The saga over Cornel West‘s impending departure from Harvard University over a controversy about tenure gained a bit more context this week about what the noted academic previously described as his disrespectful treatment by the storied Ivy League institution.
West announced on Monday that he would be leaving Harvard because it failed to give tenure to the famous professor of philosophy at Harvard Divinity School. He said in an interview with the Boycott Times that the decision against granting him tenure made him feel “disrespected and devalued.”
But what West did not say at the time was how Harvard apparently buckled to the mounting pressure of negative media attention from the ordeal, reversing course with university leadership saying they would consider granting him tenure.
“After the public outcry, the administration changed their minds: they said, ‘Now we’re open to a tenure review,’” West told the Harvard Crimson. “You can’t impose and force people to respect you in that sense. That’s another reason why I knew I had to go.”
Harvard previously was adamant about not budging from its stance against tenure. Instead, West said, the school offered him “money and a prestigious chair.”
But West said “it was not about money or prestige” and was moving forward with leaving Harvard.
“I don’t know if you all have ever heard of any professor who’s had a chair without tenure, but I can rest be assured that it’s very, very, very rare for any professor in the history of Harvard,” West said.
West has been on his second stint at Harvard. He left his tenure-track position in 2002 and returned to Harvard in 2017 by accepting his current non-tenure-track role.
Last month, West told the Boston Globe that his recent request to be given tenure was turned down and that he took the decision personally.
“It is once again this issue of just not putting up with being disrespected,” West said in the interview published on Feb. 19. He added later: “But I wasn’t raised to put up with being disrespected or tolerate disrespect. I don’t try to negotiate respect.”
West suggested Harvard was being “childish” and explained to the Boycott Times that his decision to leave the university came amid what he described as “Magnificant support” among his fellow professors.
“But,” West said, “we are in such trouble that we don’t have time for this kind of a childish myopia of a highly commodified and bureaucratized Harvard that finds it difficult to follow through on its own seeking for Truth, not just intellectually, but institutionally.”
West announced on Monday that he would be taking his talents to Union Theological Seminary, which counts the recently elected Georgia Sen. Rev. Raphael Warnock among its alumni. The seminary in New York City said it was “thrilled” at the return of West, who had his first job there out of college at the age of 23.

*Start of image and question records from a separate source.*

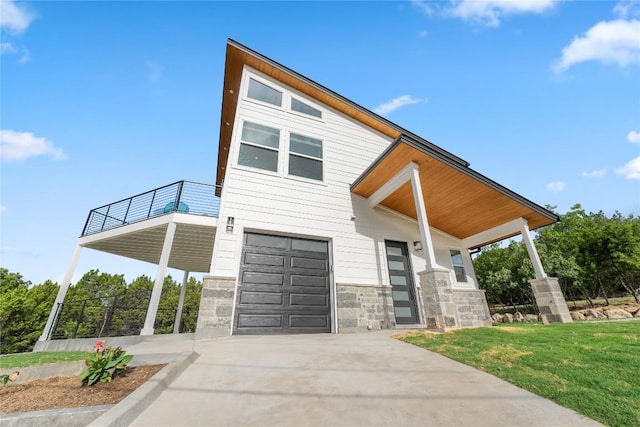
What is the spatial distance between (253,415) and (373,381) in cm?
120

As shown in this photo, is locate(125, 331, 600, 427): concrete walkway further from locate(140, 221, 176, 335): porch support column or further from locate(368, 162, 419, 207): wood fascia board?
locate(368, 162, 419, 207): wood fascia board

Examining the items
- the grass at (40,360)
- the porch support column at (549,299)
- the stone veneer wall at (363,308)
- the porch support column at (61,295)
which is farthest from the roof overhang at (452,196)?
the porch support column at (61,295)

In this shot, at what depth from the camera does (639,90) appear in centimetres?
665

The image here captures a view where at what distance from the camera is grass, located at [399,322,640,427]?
176cm

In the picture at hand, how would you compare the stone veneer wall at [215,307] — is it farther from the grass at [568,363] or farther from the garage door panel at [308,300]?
the grass at [568,363]

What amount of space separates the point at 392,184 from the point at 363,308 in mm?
3638

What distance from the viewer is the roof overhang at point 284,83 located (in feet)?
27.7

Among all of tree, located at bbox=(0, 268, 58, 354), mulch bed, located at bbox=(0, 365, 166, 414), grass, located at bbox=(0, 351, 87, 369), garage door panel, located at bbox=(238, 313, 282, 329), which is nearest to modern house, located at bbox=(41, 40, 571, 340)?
garage door panel, located at bbox=(238, 313, 282, 329)

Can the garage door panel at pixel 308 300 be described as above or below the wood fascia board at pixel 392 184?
below

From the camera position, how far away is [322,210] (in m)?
7.48

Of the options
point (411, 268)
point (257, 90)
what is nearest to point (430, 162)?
point (411, 268)

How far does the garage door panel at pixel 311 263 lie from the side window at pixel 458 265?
498 centimetres

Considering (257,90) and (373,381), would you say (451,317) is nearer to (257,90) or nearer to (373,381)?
(373,381)

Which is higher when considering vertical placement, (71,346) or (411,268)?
(411,268)
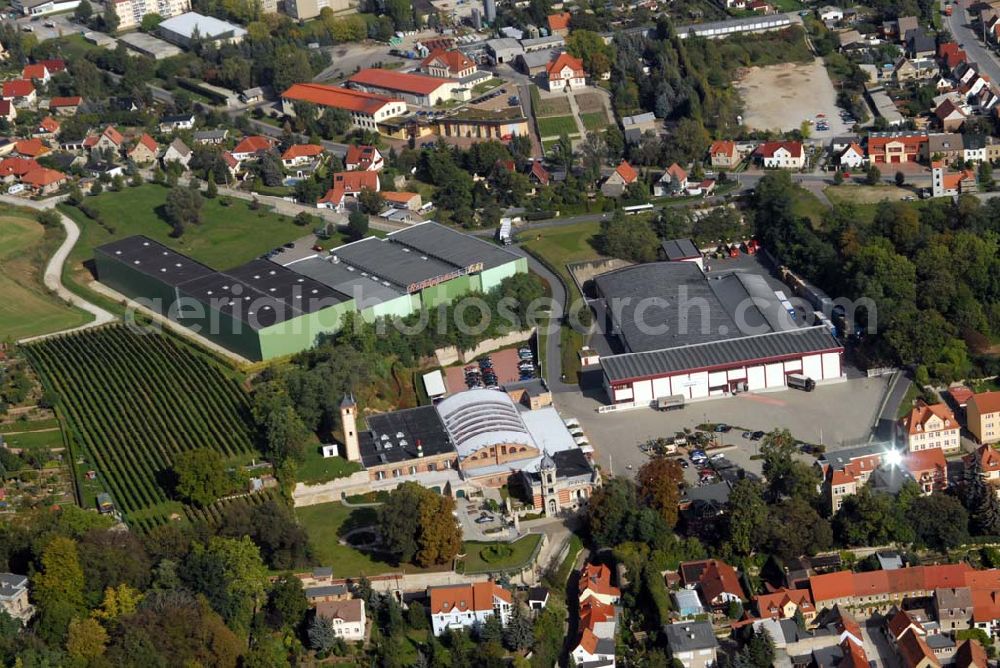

It was unclear if West considered leaving Harvard for any other institutions. After West went public with the Globe interview, Black-minded social media users suggested he should look into working at a historically Black college or university that could greatly benefit from such a high-profile professor.
Regardless, West said people shouldn’t think he’s treating Union Theological Seminary as a second choice and promised to prioritize marginalized people in his work.
He said it wasn’t “a move out of default. Not at all. I’m going with a smile. I’m going fired up. And I’m going with my focus on oppressed people around the world.”
While colleges and universities are hiring an increasing number of minority professors, very rarely are they put on a tenure track.
“Just as the doors of academe have been opened more widely than heretofore to marginalized groups, the opportunity structure for academic careers has been turned on its head,” a study conducted by TIAA Institute said in part. “The available jobs tend, less and less, to be the conventional ‘good’ jobs, that is, the tenure-track career-ladder jobs that provide benefits, manageable to quite good salaries, continued professional development opportunities — and, crucially, a viable future for academics.”
The topic was also explored when the Florida Journal of Educaional Administration & Policy published a report in 2011 that found similar results as TIAA. In addition to “barriers to tenure and promotion [serving] to disrupt the ability of faculty of color to perform in their faculty roles satisfactorily,” the report addressed how “academic bullying has also served to limit faculty of color in their ability to attain tenure and promotion on traditional campuses.”